What is the difference between a spot check and a full body check?
A spot check is typically done when there is a particular spot or two of concern. For example, if there are visible changes to a mole.
A full body check entails a thorough investigation of the whole body.
Do you check every mole on my body?
If you have booked in for a full body check, then our doctors will do a thorough investigation on each of the moles.
Do you keep photos of my moles?
Yes we do. We keep them for future reference to keep track of any visible changes. These are secured in your patient file.
Do I have to undress?
This will depend on the areas of concern. It is likely that if you have come in for a full body check, you will be asked to dress down to your underwear.
What happens if a suspicious lesion is detected?
If a lesion of concern is detected, your doctor will discuss with you possible options including recommending a biopsy of the lesion to determine a diagnosis or recommending a treatment.
Do you undertake biopsies at the same time if needed?
This is often up to your doctor and the extent of the lesion, however, if time permits, we do have the facilities to do the biopsy on-site. Alternatively, another appointment might be made for the biopsy procedure.
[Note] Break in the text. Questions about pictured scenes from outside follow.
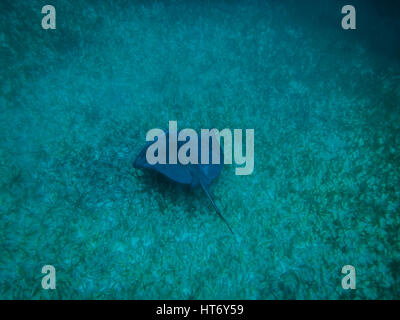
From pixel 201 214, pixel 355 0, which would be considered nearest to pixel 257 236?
pixel 201 214

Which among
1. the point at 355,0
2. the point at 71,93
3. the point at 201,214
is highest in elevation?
the point at 355,0

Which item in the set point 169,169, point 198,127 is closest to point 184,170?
point 169,169

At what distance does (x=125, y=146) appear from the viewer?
11.2 feet

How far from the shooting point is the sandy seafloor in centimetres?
283

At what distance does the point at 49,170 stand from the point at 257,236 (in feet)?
8.98

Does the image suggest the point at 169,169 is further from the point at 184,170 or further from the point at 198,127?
the point at 198,127

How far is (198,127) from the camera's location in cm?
373

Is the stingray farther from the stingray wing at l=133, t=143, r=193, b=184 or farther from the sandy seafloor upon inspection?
the sandy seafloor
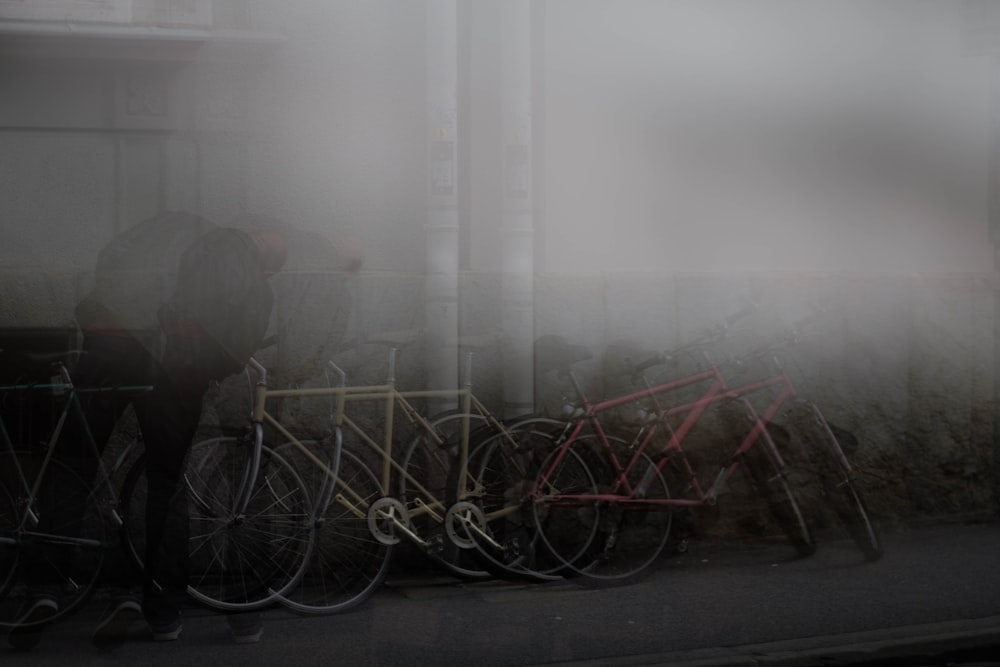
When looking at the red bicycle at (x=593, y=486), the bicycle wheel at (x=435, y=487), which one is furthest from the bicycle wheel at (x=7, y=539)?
the red bicycle at (x=593, y=486)

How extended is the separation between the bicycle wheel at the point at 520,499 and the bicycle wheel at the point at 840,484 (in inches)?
54.7

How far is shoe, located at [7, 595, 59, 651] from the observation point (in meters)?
5.29

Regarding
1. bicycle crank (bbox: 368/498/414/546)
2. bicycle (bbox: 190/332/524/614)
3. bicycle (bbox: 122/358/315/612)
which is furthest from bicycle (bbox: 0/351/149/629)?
bicycle crank (bbox: 368/498/414/546)

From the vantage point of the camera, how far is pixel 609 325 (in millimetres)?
7062

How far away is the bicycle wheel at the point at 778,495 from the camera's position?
22.2ft

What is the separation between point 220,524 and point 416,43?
9.27 ft

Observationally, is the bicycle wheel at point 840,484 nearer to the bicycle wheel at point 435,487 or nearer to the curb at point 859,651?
the curb at point 859,651

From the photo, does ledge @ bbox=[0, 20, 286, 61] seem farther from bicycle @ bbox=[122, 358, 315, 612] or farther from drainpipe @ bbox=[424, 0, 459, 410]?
bicycle @ bbox=[122, 358, 315, 612]

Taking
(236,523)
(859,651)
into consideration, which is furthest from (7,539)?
(859,651)

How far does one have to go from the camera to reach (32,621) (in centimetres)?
537

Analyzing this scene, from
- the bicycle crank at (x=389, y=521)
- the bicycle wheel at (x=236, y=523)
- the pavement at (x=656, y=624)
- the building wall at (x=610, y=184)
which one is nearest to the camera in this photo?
the pavement at (x=656, y=624)

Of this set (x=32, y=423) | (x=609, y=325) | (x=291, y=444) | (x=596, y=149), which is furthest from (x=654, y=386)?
(x=32, y=423)

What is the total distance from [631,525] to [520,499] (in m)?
0.56

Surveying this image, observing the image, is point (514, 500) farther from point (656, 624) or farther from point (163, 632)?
point (163, 632)
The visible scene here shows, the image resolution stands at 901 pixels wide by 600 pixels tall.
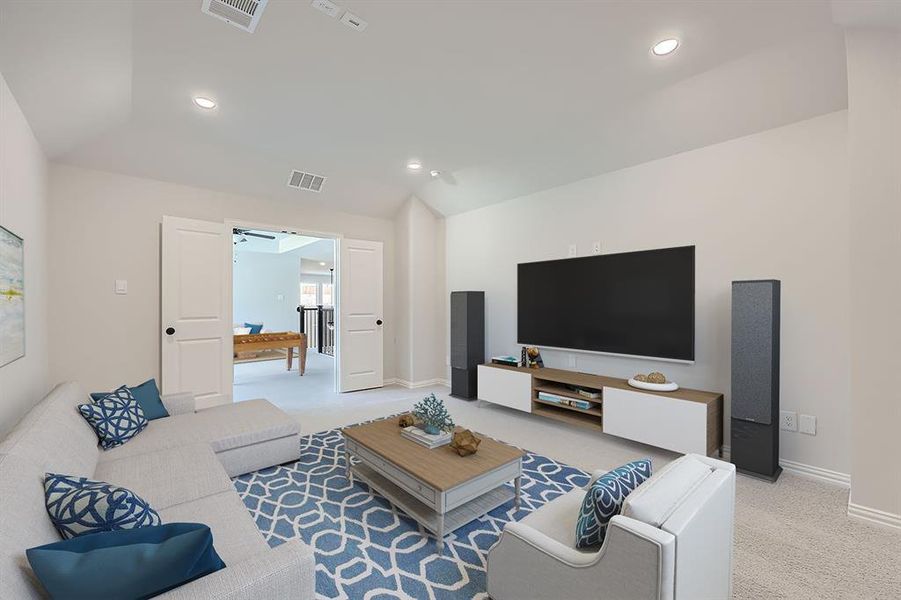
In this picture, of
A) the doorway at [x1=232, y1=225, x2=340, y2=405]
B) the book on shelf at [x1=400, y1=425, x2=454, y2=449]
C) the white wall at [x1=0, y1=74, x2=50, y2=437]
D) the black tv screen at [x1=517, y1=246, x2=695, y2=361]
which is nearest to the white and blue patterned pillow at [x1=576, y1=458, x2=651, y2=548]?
the book on shelf at [x1=400, y1=425, x2=454, y2=449]

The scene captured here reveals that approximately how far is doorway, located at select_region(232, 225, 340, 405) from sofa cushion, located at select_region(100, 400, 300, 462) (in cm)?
364

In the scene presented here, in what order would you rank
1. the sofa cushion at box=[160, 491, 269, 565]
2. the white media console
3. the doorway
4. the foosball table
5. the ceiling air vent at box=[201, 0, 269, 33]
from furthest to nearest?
1. the doorway
2. the foosball table
3. the white media console
4. the ceiling air vent at box=[201, 0, 269, 33]
5. the sofa cushion at box=[160, 491, 269, 565]

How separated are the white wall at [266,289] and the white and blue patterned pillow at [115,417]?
8.38 m

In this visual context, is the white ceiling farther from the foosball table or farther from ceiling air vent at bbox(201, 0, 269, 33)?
the foosball table

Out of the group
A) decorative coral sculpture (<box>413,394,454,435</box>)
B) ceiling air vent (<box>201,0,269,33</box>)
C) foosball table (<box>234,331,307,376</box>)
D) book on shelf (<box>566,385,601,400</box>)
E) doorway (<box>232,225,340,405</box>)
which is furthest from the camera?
doorway (<box>232,225,340,405</box>)

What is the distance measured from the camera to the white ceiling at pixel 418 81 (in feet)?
7.07

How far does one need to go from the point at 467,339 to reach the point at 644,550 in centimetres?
367

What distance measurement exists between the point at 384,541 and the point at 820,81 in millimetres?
3814

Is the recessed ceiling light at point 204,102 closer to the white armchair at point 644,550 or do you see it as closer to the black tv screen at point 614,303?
the black tv screen at point 614,303

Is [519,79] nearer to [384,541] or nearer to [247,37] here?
[247,37]

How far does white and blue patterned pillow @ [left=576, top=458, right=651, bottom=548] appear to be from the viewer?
1.27 m

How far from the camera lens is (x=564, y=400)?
11.9ft

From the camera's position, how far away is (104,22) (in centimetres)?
212

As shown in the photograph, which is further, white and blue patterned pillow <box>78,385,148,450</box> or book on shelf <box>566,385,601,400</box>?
book on shelf <box>566,385,601,400</box>
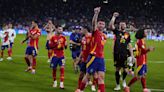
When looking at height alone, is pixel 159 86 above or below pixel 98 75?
below

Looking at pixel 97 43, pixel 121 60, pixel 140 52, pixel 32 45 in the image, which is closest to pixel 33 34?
pixel 32 45

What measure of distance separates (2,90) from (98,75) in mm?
3853

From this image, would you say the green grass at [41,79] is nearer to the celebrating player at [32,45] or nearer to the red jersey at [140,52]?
the celebrating player at [32,45]

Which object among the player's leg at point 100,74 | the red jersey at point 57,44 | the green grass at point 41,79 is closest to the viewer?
the player's leg at point 100,74

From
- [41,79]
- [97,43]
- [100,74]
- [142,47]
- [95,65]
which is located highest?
[97,43]

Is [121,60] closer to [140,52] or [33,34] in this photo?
[140,52]

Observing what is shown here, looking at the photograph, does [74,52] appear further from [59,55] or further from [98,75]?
[98,75]

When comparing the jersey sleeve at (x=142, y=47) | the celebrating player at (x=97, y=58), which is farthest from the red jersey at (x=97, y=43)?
the jersey sleeve at (x=142, y=47)

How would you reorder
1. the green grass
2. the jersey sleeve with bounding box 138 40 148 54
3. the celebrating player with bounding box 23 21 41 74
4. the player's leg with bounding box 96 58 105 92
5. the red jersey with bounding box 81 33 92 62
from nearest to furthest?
the player's leg with bounding box 96 58 105 92
the red jersey with bounding box 81 33 92 62
the jersey sleeve with bounding box 138 40 148 54
the green grass
the celebrating player with bounding box 23 21 41 74

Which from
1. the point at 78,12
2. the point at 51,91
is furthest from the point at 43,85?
the point at 78,12

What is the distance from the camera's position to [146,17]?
7606 centimetres

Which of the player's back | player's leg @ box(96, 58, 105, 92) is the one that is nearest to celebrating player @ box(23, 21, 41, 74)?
the player's back

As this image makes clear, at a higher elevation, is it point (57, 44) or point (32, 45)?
point (57, 44)

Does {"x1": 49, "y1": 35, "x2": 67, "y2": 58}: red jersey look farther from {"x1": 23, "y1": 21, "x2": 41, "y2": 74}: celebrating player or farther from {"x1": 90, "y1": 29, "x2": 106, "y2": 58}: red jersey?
{"x1": 23, "y1": 21, "x2": 41, "y2": 74}: celebrating player
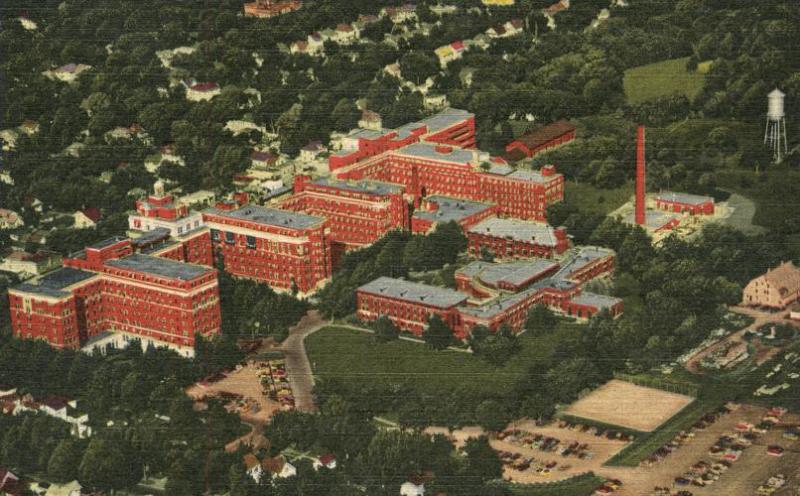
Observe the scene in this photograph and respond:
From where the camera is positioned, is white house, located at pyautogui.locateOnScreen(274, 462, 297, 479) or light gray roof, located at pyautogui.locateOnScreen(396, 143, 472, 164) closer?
white house, located at pyautogui.locateOnScreen(274, 462, 297, 479)

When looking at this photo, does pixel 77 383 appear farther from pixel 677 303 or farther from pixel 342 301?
pixel 677 303

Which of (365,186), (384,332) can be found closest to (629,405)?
(384,332)

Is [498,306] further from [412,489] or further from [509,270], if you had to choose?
[412,489]

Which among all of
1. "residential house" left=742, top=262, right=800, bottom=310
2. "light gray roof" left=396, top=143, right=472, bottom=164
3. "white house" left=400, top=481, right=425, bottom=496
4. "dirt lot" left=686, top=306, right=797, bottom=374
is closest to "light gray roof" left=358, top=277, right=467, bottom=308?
"dirt lot" left=686, top=306, right=797, bottom=374

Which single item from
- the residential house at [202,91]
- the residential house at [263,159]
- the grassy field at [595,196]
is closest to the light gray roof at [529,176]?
the grassy field at [595,196]

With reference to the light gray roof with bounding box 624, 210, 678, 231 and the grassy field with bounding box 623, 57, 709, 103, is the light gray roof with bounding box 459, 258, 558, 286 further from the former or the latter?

What happens if a skin cancer is found?
Our doctors are able to provide a referral to specialist care if it is required. We will correspond with your regular GP so that you may be referred back to them for ongoing management.
When will I be followed up?
This depends on the outcome of your visit. A typical skin review follow up can range from 6 months to 12 months after your last visit.
Following a biopsy or procedure, we usually ask that you return after approximately 2 weeks for a follow up.
Are the doctors at Dermadocs dermatologists?
No. Our doctors are general practitioners with interest and extra training in skin cancer detection and minor surgery (i.e. sutures, biopsies).
Why should I see a general practitioner rather than a dermatologist?
Dermatologists and other specialists can often have long waiting lists and can often have high costs involved. We have tried to reduce the barriers involved in getting a skin check.
Do you do cosmetic procedures?
No, we don't do cosmetic procedures. We are established solely as a skin cancer detection facility and have only recently introduced Sclerotherapy treatments.